Fulcrum BioEnergy files LCFS application for municipal solid waste to FT diesel pathway with low CI of 37.47 g/MJ
3 January 2016
Fulcrum BioEnergy, the parent company of Fulcrum Sierra BioFuels, has applied for a new fuel pathway under the California Low Carbon Fuel Standard (LCSF) for its process of converting municipal solid waste (MSW) into Fischer-Tropsch (“FT”) diesel fuel.
The California LCFS mandates a 10% reduction by 2020 in the carbon intensity (CI) of transportation fuels. The program requires that transportation fuels used in California meet a baseline target for carbon intensity which is reduced each year. For 2016, the target for diesel and diesel substitutes is 99.97 gCO2e/MJ (Earlier post.) Fulcrum is requesting a CI of 37.47 g/MJ for its MSW-to-FT diesel.

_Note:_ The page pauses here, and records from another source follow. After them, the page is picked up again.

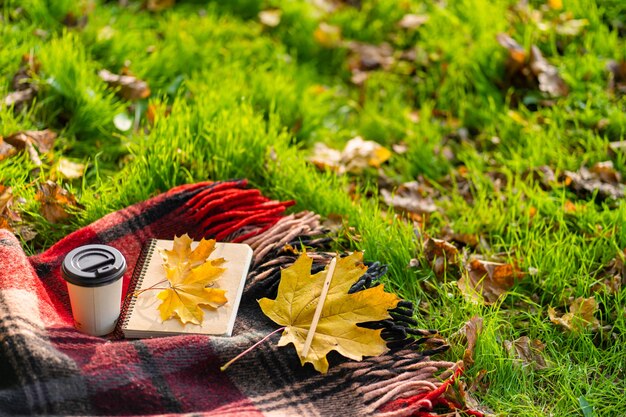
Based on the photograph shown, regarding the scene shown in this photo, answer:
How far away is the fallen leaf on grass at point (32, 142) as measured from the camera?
105 inches

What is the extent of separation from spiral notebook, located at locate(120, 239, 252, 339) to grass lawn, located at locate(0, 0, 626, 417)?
365 millimetres

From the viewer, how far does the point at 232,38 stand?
365 centimetres

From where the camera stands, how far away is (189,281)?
2.17m

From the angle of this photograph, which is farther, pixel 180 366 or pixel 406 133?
pixel 406 133

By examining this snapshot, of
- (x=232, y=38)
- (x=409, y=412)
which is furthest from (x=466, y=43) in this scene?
(x=409, y=412)

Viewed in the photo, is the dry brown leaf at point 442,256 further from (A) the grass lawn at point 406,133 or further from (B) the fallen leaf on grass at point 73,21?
(B) the fallen leaf on grass at point 73,21

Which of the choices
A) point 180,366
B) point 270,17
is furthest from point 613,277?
point 270,17

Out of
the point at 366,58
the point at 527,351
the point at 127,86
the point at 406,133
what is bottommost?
the point at 527,351

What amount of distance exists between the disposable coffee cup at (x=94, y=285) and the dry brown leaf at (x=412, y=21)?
2.24m

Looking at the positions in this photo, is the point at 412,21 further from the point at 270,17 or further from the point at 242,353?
the point at 242,353

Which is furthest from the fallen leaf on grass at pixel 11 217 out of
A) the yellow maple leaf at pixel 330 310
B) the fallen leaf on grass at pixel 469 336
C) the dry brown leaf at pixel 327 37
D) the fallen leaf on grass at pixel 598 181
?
the fallen leaf on grass at pixel 598 181

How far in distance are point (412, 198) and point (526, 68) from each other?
957 mm

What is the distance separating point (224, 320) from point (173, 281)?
0.59 ft

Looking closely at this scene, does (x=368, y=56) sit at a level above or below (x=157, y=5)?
below
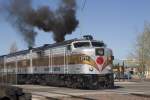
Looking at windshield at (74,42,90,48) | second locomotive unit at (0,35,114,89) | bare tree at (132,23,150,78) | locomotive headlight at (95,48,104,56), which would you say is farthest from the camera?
bare tree at (132,23,150,78)

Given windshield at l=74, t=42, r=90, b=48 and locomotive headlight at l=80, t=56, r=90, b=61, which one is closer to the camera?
locomotive headlight at l=80, t=56, r=90, b=61

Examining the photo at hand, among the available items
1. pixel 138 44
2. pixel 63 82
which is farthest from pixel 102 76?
pixel 138 44

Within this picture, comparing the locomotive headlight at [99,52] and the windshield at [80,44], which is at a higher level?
the windshield at [80,44]

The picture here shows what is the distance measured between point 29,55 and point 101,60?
13.8 m

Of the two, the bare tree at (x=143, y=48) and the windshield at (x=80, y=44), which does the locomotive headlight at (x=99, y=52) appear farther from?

Sierra BioFuels’ MSW-to-FT diesel fuel facility, which is currently under construction in Nevada, consists of a Feedstock Processing Facility and a biorefinery. The Feedstock Processing Facility will receive MSW that otherwise would have been landfilled.
A feedstock processing system shreds, screens, and sorts the MSW producing a MSW-derived feedstock meeting the feedstock specification required for conversion into renewable fuel at the biorefinery. Recyclable materials are recovered and sold to the commodity market. Residual materials (e.g. inerts, high moisture content waste) are sent to the landfill.
The MSW feedstock is transported to the biorefinery where it is converted to FT diesel using a three-step process comprising steam reforming gasification; FT liquids synthesis; and hydroprocessing upgrading. Natural gas is used for process energy and additional power is imported from the grid.
The avoided landfill emissions follow the California ARB approach used for waste material pathways.
ARB staff recommended approval of the prospective pathway with the requested CI value. Fuels with prospective CIs are not eligible to claim credits under the LCFS. ARB will require the applicant to provide one quarter of operational data once commercial production has commenced. Staff will then complete an updated lifecycle analysis and if warranted, make necessary adjustments to the originally certified prospective CI and approve a provisional CI for the pathway.
Sierra designed its biorefinery to produce more than 10 million gallons per year of renewable FT syncrude from approximately 200,000 tons of prepared MSW feedstock that would otherwise be landfilled. This renewable FT syncrude will be upgraded and processed into a low-carbon diesel or jet fuel product.